Given text:
Chuck, that is pretty slick. I really need to make a similar tool for my little lathe. That will be a good project for this weekend in the workshop. I think I have some steel square stock on the shelf.


----------



## Twmaster

Quick question...

How critical is that rake angle? I see some of you have your tool at 12° and some of you have it at 15°.

I don't think I have a protractor small enough to get that angle exactly at that small number like 12 or 15. I have gauges for 30, 45, 60, 90 etc...


----------



## tel

I don't think the angle is real critical within reason - I think I measured mine by the tried and true 'about there' method. It works fine.


----------



## Omnimill

I think the commercial ones are inlined 12° forward and 12° left. Thats what I also used for my home made version and they both work well.

Vic.


----------



## 8ntsane

Interesting tool holders
I have been looking at the pics, and reading of course.

Data entries:
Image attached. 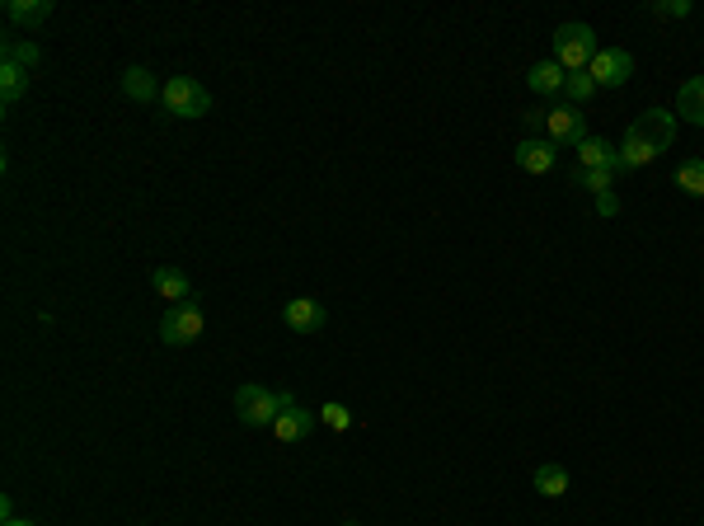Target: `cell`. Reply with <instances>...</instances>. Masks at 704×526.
<instances>
[{
  "label": "cell",
  "instance_id": "603a6c76",
  "mask_svg": "<svg viewBox=\"0 0 704 526\" xmlns=\"http://www.w3.org/2000/svg\"><path fill=\"white\" fill-rule=\"evenodd\" d=\"M320 423H329L334 433H348V428H352V409H348V404H338V400H329L320 409Z\"/></svg>",
  "mask_w": 704,
  "mask_h": 526
},
{
  "label": "cell",
  "instance_id": "83f0119b",
  "mask_svg": "<svg viewBox=\"0 0 704 526\" xmlns=\"http://www.w3.org/2000/svg\"><path fill=\"white\" fill-rule=\"evenodd\" d=\"M5 526H38V522H29V517H15V522H5Z\"/></svg>",
  "mask_w": 704,
  "mask_h": 526
},
{
  "label": "cell",
  "instance_id": "4316f807",
  "mask_svg": "<svg viewBox=\"0 0 704 526\" xmlns=\"http://www.w3.org/2000/svg\"><path fill=\"white\" fill-rule=\"evenodd\" d=\"M0 522H15V498H10V494L0 498Z\"/></svg>",
  "mask_w": 704,
  "mask_h": 526
},
{
  "label": "cell",
  "instance_id": "7402d4cb",
  "mask_svg": "<svg viewBox=\"0 0 704 526\" xmlns=\"http://www.w3.org/2000/svg\"><path fill=\"white\" fill-rule=\"evenodd\" d=\"M573 179H578V188H587V193H611V184H615V174L611 170H573Z\"/></svg>",
  "mask_w": 704,
  "mask_h": 526
},
{
  "label": "cell",
  "instance_id": "ffe728a7",
  "mask_svg": "<svg viewBox=\"0 0 704 526\" xmlns=\"http://www.w3.org/2000/svg\"><path fill=\"white\" fill-rule=\"evenodd\" d=\"M24 90H29V71H24V66L0 62V99H5V104H15Z\"/></svg>",
  "mask_w": 704,
  "mask_h": 526
},
{
  "label": "cell",
  "instance_id": "ba28073f",
  "mask_svg": "<svg viewBox=\"0 0 704 526\" xmlns=\"http://www.w3.org/2000/svg\"><path fill=\"white\" fill-rule=\"evenodd\" d=\"M282 325H287L291 334H320V329H324V306L315 301V296H296V301L282 306Z\"/></svg>",
  "mask_w": 704,
  "mask_h": 526
},
{
  "label": "cell",
  "instance_id": "8fae6325",
  "mask_svg": "<svg viewBox=\"0 0 704 526\" xmlns=\"http://www.w3.org/2000/svg\"><path fill=\"white\" fill-rule=\"evenodd\" d=\"M554 155H559V146L554 141H517V165L526 174H550L554 170Z\"/></svg>",
  "mask_w": 704,
  "mask_h": 526
},
{
  "label": "cell",
  "instance_id": "e0dca14e",
  "mask_svg": "<svg viewBox=\"0 0 704 526\" xmlns=\"http://www.w3.org/2000/svg\"><path fill=\"white\" fill-rule=\"evenodd\" d=\"M672 184L686 193V198H704V155H690V160H681L672 174Z\"/></svg>",
  "mask_w": 704,
  "mask_h": 526
},
{
  "label": "cell",
  "instance_id": "cb8c5ba5",
  "mask_svg": "<svg viewBox=\"0 0 704 526\" xmlns=\"http://www.w3.org/2000/svg\"><path fill=\"white\" fill-rule=\"evenodd\" d=\"M690 10H695L690 0H658V5H653V15L658 19H686Z\"/></svg>",
  "mask_w": 704,
  "mask_h": 526
},
{
  "label": "cell",
  "instance_id": "9a60e30c",
  "mask_svg": "<svg viewBox=\"0 0 704 526\" xmlns=\"http://www.w3.org/2000/svg\"><path fill=\"white\" fill-rule=\"evenodd\" d=\"M123 94L127 99H137V104H151V99H160V85H155V76L146 71V66H127L123 71Z\"/></svg>",
  "mask_w": 704,
  "mask_h": 526
},
{
  "label": "cell",
  "instance_id": "2e32d148",
  "mask_svg": "<svg viewBox=\"0 0 704 526\" xmlns=\"http://www.w3.org/2000/svg\"><path fill=\"white\" fill-rule=\"evenodd\" d=\"M5 19H10V24H24V29H38L43 19H52V0H10V5H5Z\"/></svg>",
  "mask_w": 704,
  "mask_h": 526
},
{
  "label": "cell",
  "instance_id": "d6986e66",
  "mask_svg": "<svg viewBox=\"0 0 704 526\" xmlns=\"http://www.w3.org/2000/svg\"><path fill=\"white\" fill-rule=\"evenodd\" d=\"M0 57L10 66H24V71H33V66L43 62V52H38V43H29V38H5V47H0Z\"/></svg>",
  "mask_w": 704,
  "mask_h": 526
},
{
  "label": "cell",
  "instance_id": "277c9868",
  "mask_svg": "<svg viewBox=\"0 0 704 526\" xmlns=\"http://www.w3.org/2000/svg\"><path fill=\"white\" fill-rule=\"evenodd\" d=\"M160 104H165L174 118H207V113H212V90H207L198 76H169Z\"/></svg>",
  "mask_w": 704,
  "mask_h": 526
},
{
  "label": "cell",
  "instance_id": "6da1fadb",
  "mask_svg": "<svg viewBox=\"0 0 704 526\" xmlns=\"http://www.w3.org/2000/svg\"><path fill=\"white\" fill-rule=\"evenodd\" d=\"M676 141V113L667 109H643L625 132V146H620V170H643L653 165L667 146Z\"/></svg>",
  "mask_w": 704,
  "mask_h": 526
},
{
  "label": "cell",
  "instance_id": "5bb4252c",
  "mask_svg": "<svg viewBox=\"0 0 704 526\" xmlns=\"http://www.w3.org/2000/svg\"><path fill=\"white\" fill-rule=\"evenodd\" d=\"M676 118H686V123L704 127V76H690L676 94Z\"/></svg>",
  "mask_w": 704,
  "mask_h": 526
},
{
  "label": "cell",
  "instance_id": "4fadbf2b",
  "mask_svg": "<svg viewBox=\"0 0 704 526\" xmlns=\"http://www.w3.org/2000/svg\"><path fill=\"white\" fill-rule=\"evenodd\" d=\"M526 85L536 94H564V85H568V71L554 57H545V62H536L531 71H526Z\"/></svg>",
  "mask_w": 704,
  "mask_h": 526
},
{
  "label": "cell",
  "instance_id": "5b68a950",
  "mask_svg": "<svg viewBox=\"0 0 704 526\" xmlns=\"http://www.w3.org/2000/svg\"><path fill=\"white\" fill-rule=\"evenodd\" d=\"M202 329H207L202 310L193 306V301H179V306H169L165 320H160V343H169V348H188V343L202 339Z\"/></svg>",
  "mask_w": 704,
  "mask_h": 526
},
{
  "label": "cell",
  "instance_id": "52a82bcc",
  "mask_svg": "<svg viewBox=\"0 0 704 526\" xmlns=\"http://www.w3.org/2000/svg\"><path fill=\"white\" fill-rule=\"evenodd\" d=\"M629 76H634V57H629L625 47H601L597 62H592V80H597V90H620Z\"/></svg>",
  "mask_w": 704,
  "mask_h": 526
},
{
  "label": "cell",
  "instance_id": "7a4b0ae2",
  "mask_svg": "<svg viewBox=\"0 0 704 526\" xmlns=\"http://www.w3.org/2000/svg\"><path fill=\"white\" fill-rule=\"evenodd\" d=\"M287 404H296L291 390H268V386H259V381H249V386L235 390V414H240L245 428H273L277 414H282Z\"/></svg>",
  "mask_w": 704,
  "mask_h": 526
},
{
  "label": "cell",
  "instance_id": "8992f818",
  "mask_svg": "<svg viewBox=\"0 0 704 526\" xmlns=\"http://www.w3.org/2000/svg\"><path fill=\"white\" fill-rule=\"evenodd\" d=\"M545 132H550L554 146H578L587 137V118H582L578 104H550L545 113Z\"/></svg>",
  "mask_w": 704,
  "mask_h": 526
},
{
  "label": "cell",
  "instance_id": "d4e9b609",
  "mask_svg": "<svg viewBox=\"0 0 704 526\" xmlns=\"http://www.w3.org/2000/svg\"><path fill=\"white\" fill-rule=\"evenodd\" d=\"M597 212H601V217H615V212H620V198H615V193H601V198H597Z\"/></svg>",
  "mask_w": 704,
  "mask_h": 526
},
{
  "label": "cell",
  "instance_id": "f1b7e54d",
  "mask_svg": "<svg viewBox=\"0 0 704 526\" xmlns=\"http://www.w3.org/2000/svg\"><path fill=\"white\" fill-rule=\"evenodd\" d=\"M343 526H357V522H343Z\"/></svg>",
  "mask_w": 704,
  "mask_h": 526
},
{
  "label": "cell",
  "instance_id": "30bf717a",
  "mask_svg": "<svg viewBox=\"0 0 704 526\" xmlns=\"http://www.w3.org/2000/svg\"><path fill=\"white\" fill-rule=\"evenodd\" d=\"M578 170H611L620 174V151L606 137H582L578 141Z\"/></svg>",
  "mask_w": 704,
  "mask_h": 526
},
{
  "label": "cell",
  "instance_id": "44dd1931",
  "mask_svg": "<svg viewBox=\"0 0 704 526\" xmlns=\"http://www.w3.org/2000/svg\"><path fill=\"white\" fill-rule=\"evenodd\" d=\"M592 94H597V80H592V71H578V76H568L564 104H587Z\"/></svg>",
  "mask_w": 704,
  "mask_h": 526
},
{
  "label": "cell",
  "instance_id": "3957f363",
  "mask_svg": "<svg viewBox=\"0 0 704 526\" xmlns=\"http://www.w3.org/2000/svg\"><path fill=\"white\" fill-rule=\"evenodd\" d=\"M597 33H592V24H559L554 29V62L564 66L568 76H578V71H592V62H597Z\"/></svg>",
  "mask_w": 704,
  "mask_h": 526
},
{
  "label": "cell",
  "instance_id": "7c38bea8",
  "mask_svg": "<svg viewBox=\"0 0 704 526\" xmlns=\"http://www.w3.org/2000/svg\"><path fill=\"white\" fill-rule=\"evenodd\" d=\"M151 287L160 296H165L169 306H179V301H188L193 296V282L179 273V268H169V263H160V268H151Z\"/></svg>",
  "mask_w": 704,
  "mask_h": 526
},
{
  "label": "cell",
  "instance_id": "ac0fdd59",
  "mask_svg": "<svg viewBox=\"0 0 704 526\" xmlns=\"http://www.w3.org/2000/svg\"><path fill=\"white\" fill-rule=\"evenodd\" d=\"M536 494L540 498H564L568 494V470L564 465H554V461L536 465Z\"/></svg>",
  "mask_w": 704,
  "mask_h": 526
},
{
  "label": "cell",
  "instance_id": "484cf974",
  "mask_svg": "<svg viewBox=\"0 0 704 526\" xmlns=\"http://www.w3.org/2000/svg\"><path fill=\"white\" fill-rule=\"evenodd\" d=\"M545 113H550V109H526V113H521V123H526V127H545Z\"/></svg>",
  "mask_w": 704,
  "mask_h": 526
},
{
  "label": "cell",
  "instance_id": "9c48e42d",
  "mask_svg": "<svg viewBox=\"0 0 704 526\" xmlns=\"http://www.w3.org/2000/svg\"><path fill=\"white\" fill-rule=\"evenodd\" d=\"M315 423H320V414H310L306 404H287V409L277 414V423H273V437H277V442H306Z\"/></svg>",
  "mask_w": 704,
  "mask_h": 526
}]
</instances>
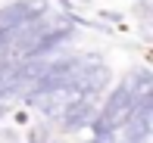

Required task: Write out everything in the forum thread on lathe tool holders from "I don't think I" down to "It works fine.". The items were taken from a separate source.

Answer to the task:
I don't think I have a protractor small enough to get that angle exactly at that small number like 12 or 15. I have gauges for 30, 45, 60, 90 etc...


----------



## tel

I don't think the angle is real critical within reason - I think I measured mine by the tried and true 'about there' method. It works fine.